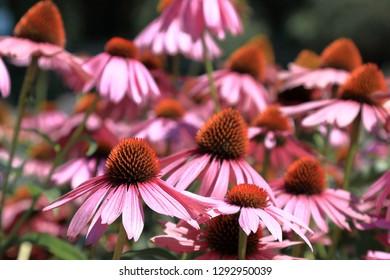 Sunhat, Echinacea Medical Plant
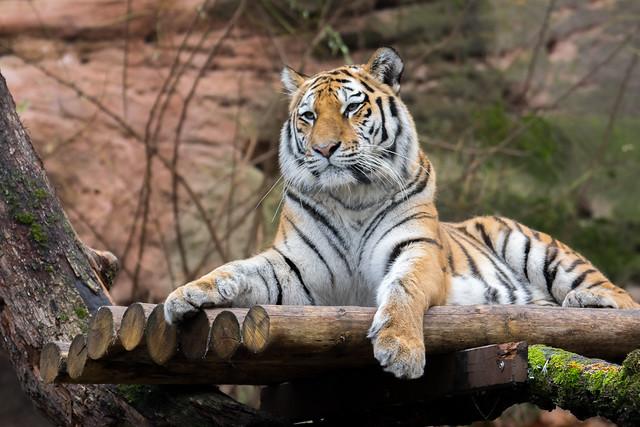 Tigerfamilie Mama Katinka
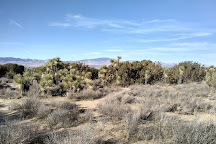 Arthur B. Ripley Desert Woodland State Park, Lancaster, United States
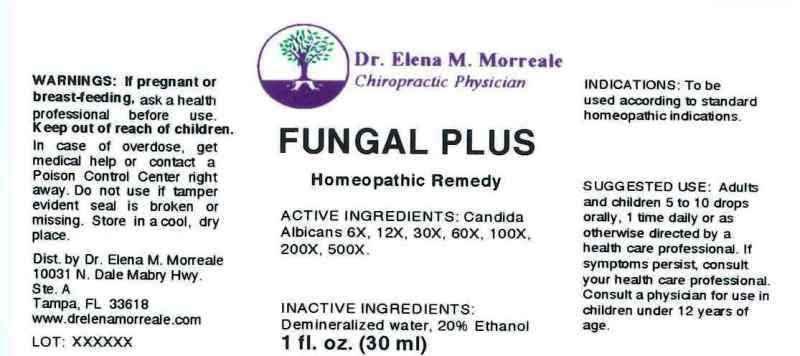 Fungal Plus | Candida Albicans, Liquid Breastfeeding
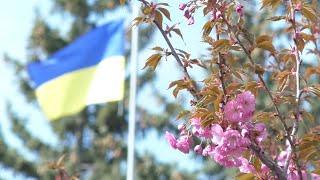 В університеті знову квітнуть сакури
◇ ◇ ◇
* [Work to be completed] Beginning with the line containing "Tigerfamilie Mama Katinka" and ending with the last line of the data above, repeat each line exactly. Include no pictures and no other lines.

* [Answer box]
 Tigerfamilie Mama Katinka
 Arthur B. Ripley Desert Woodland State Park, Lancaster, United States
 Fungal Plus | Candida Albicans, Liquid Breastfeeding
 В університеті знову квітнуть сакури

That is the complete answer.